Les autres artistes ivoiriens mis en opposition dans d’autres catégories n’ont pas fait le poids on serait tenté de dire. Artistiquement ? Certainement pas !! Mais plutôt au niveau des votes. On peut être sûr que la plupart des ivoiriens n’ont quasiment pas pris la peine de voter et le résultat qui en témoigne est logique .

3- Les limites de la langue dans la musique ivoirienne

C’est, sans doute, l’une des plus grandes raisons du coup d’arrêt dans l’expansion de la musique ivoirienne. La plupart des chansons produites sont en français et il n’y a que très peu de collaborations avec le monde anglophone. Arafat et KIFF NO BEAT, n’en déplaise à certains, font cet effort et sont en passe de devenir des stars mondiales. Ce n’est un secret de polichinelle pour personne l’anglais est la langue internationale par excellence ; et il serait temps que nos artistes se penchent sérieusement dessus.
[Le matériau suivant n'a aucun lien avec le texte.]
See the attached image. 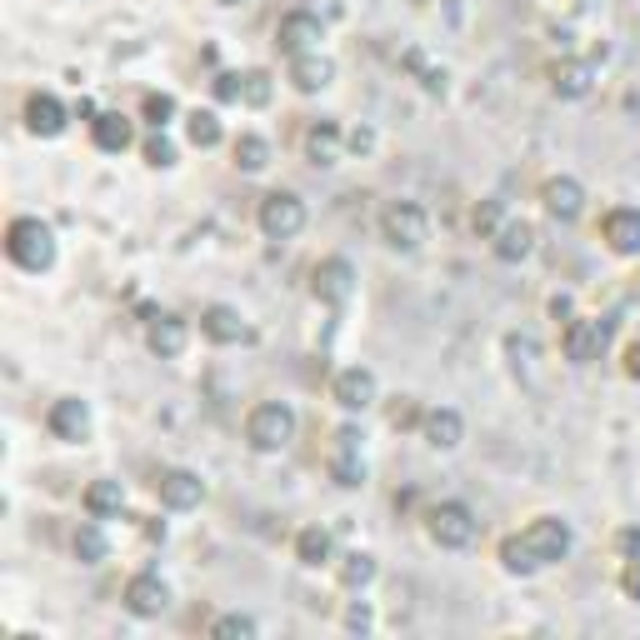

Car les icônes nationales citées plus haut ne se sont pas contentées de faire de la musique urbaine, ou juste pour satisfaire uniquement les mélomanes du pays .

 

Pour récapituler, c’est avec une implication à la fois des artistes et de la population que l’export de la musique ivoirienne aura un nouveau souffle. Le monde ne se limite pas à l’Afrique de l’ouest, ni même à l’Afrique d’ailleurs .

Commentaires (4)

  1. Belle analyse. Les artistes qui font du coupé décalé ont très souvent des carrières de commette, le temps d’un trimestre ou tout au plus deux. On brille un moment, puis on disparaît. Il faut accepter aussi de se faire coacher, de se faire entourer de professionnels, pour espérer atteindre certains niveaux. La com’, le choix de feat, tout cela compte. Et par dessus tout, il faut travailler pour être constant. Après il y a aussi d’autres facteurs qu’on ne maîtrise pas qui rentrent en ligne de compte. Comme le disait quelqu’un, le succès n’est pas proportionnel au talent.

    1. Tout à fait d’accord avec toi. Mais je suis convaincu qu’il y a du talent ici et qu’on pourrait facilement l’importer. Il faut juste qu’on s’ouvre un peu plus à la musique, et s’il le faut que les Ivoiriens réapprennent à apprécier de la bonne musique.

      1. Moi j’opte plus pour réapprendre à aimer de la bonne musique. On en écoute bien tant que ça vient de l’extérieur. Mais quand ça vient de chez nous, pareil que ce qu’on écoute de l’extérieur, on dit « il veut faire comme les blancs ». En plus, la musique dansante est passagère dans l’esprit (selon moi). Mais celle qui transmet des émotions, reste dans les mémoires (selon moi).